Required action >> In the material below, some lines carry "family". Copy each such line.

Information >>

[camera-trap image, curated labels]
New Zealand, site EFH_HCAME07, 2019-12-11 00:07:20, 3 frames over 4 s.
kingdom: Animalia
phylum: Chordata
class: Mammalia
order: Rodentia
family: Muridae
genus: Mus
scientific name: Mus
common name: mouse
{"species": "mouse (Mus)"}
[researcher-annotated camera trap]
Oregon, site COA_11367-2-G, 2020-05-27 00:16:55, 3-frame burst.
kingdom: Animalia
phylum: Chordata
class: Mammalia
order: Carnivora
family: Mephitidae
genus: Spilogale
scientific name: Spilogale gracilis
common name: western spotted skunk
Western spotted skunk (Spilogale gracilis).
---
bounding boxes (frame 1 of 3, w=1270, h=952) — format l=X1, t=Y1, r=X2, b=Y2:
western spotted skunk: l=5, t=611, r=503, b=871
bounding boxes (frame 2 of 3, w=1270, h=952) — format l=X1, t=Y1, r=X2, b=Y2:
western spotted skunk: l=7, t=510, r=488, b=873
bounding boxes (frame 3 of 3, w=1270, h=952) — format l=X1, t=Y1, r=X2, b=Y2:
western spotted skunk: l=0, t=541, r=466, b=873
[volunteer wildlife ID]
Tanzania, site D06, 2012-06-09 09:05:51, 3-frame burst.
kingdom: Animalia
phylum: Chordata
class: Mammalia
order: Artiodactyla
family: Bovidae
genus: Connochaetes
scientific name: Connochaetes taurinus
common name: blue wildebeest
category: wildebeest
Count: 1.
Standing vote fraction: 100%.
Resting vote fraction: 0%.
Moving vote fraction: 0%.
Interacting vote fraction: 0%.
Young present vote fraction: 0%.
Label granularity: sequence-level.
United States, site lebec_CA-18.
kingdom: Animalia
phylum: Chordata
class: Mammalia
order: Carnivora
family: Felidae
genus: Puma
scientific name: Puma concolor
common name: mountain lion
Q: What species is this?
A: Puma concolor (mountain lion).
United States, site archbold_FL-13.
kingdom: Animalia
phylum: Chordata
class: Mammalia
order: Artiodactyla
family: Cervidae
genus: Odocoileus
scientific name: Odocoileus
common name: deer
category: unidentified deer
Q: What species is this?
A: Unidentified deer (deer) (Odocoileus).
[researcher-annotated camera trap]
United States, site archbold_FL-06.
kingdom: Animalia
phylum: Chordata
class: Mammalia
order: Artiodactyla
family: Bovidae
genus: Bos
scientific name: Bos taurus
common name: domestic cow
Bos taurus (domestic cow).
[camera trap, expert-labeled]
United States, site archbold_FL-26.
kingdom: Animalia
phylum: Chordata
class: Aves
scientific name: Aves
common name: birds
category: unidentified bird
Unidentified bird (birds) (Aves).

Solution to this task >>
family: Muridae
family: Mephitidae
family: Bovidae
family: Felidae
family: Cervidae
family: Bovidae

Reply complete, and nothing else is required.